Source extract →
◆ ◆ ◆

FIG. 7 shows a flowchart describing how the localization of the subject is performed in accordance with one or more embodiments of the invention.
Step 701 localizing a subject of interest in a geographical area, One familiar with the art will appreciate that this could take the form of a coordinate, a region, a building, room, or similar area such as a street or plaza. One familiar with the art will also appreciate that a subject of interest might be a person, or part of a person, for example the face of a person. The subject of interest could also be an animal, a tag, or a licence plate, to name a few.
Step 702 Does the subject of interest carry a geolocation sensor? Wherein the geolocation sensor is connected to a remote server where the device running our software can retrieve this data.
Yes, then 703. No, then 704 Step 703, retrieve the geopositioning data from a smart gadget. Wherein localizing a person of interest comprises using the geopositioning data from a smart gadget's sensor that the person of interest carries. For example, smart gadgets such as smartphones have geopositioning sensors, where the data collected from those sensors can be transmitted to a remote server or directly to the device running the software of our invention, and, by using software applications, one with the appropriate permissions could access the geopositional data generated by the smart gadget of the subject of interest.
With such data, one could identify the location of the subject of interest using coordinates sent by the smart gadget. In a different example, when the subject of interest is an internet of things device, such as an autonomous vehicle, a shared bicycle, or a drone (to name a few), those devices by themselves already have geopositioning sensors and data transmission capabilities that transmit their localization. Then Step 705 Step 704, detecting the presence of the person of interest in an area, manually, by automatic face detection, or by other means of detection such as a request from the person of interest himself by providing the date and time and location of the person of interest. For example, people in Canada that have a legislated right to request access to government information in the Access to Information Act and their own personal information Privacy Act. Then step 705.

◆ ◆ ◆

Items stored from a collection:

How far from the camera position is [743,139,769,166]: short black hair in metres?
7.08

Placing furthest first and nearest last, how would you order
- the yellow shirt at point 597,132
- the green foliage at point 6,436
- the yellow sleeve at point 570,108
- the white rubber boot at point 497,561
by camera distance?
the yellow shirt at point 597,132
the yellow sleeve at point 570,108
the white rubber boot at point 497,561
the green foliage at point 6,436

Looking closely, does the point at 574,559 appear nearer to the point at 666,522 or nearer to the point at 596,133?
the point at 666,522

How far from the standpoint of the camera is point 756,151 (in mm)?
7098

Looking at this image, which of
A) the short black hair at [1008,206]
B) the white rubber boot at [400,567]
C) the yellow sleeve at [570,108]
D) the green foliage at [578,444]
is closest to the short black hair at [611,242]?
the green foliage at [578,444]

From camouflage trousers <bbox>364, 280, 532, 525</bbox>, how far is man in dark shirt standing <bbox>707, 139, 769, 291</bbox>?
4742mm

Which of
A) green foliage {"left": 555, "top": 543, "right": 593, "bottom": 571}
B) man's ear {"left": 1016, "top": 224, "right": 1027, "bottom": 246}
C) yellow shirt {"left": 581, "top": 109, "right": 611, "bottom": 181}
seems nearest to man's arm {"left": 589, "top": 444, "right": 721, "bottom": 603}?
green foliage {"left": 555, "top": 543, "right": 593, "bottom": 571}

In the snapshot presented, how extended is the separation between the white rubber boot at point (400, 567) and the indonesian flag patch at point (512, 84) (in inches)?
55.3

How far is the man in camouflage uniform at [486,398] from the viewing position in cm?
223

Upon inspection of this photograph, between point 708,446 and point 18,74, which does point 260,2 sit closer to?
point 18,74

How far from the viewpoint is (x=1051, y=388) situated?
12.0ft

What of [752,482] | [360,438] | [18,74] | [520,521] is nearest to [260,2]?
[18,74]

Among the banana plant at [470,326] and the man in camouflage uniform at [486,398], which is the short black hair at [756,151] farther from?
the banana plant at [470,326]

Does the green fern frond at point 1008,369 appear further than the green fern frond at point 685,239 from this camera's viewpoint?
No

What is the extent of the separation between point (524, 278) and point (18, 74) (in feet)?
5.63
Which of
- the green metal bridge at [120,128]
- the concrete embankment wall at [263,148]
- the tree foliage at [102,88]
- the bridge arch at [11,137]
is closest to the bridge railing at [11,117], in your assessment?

◆ ◆ ◆

Instructions →
1 > In the flowchart description, which step comes next if the answer at step 702 is no?
2 > Does the flowchart description agree with each of these statements? (a) A licence plate can be a subject of interest. (b) Step 704 is followed by step 706. (c) At step 704, the person of interest can be detected only by automatic face detection.
The data plays no part in this work.

Answer set →
1 > Step 704.

2 >
(a) Yes: "The subject of interest could also be an animal, a tag, or a licence plate, to name a few."
(b) No: "Then step 705."
(c) No: "manually, by automatic face detection, or by other means of detection"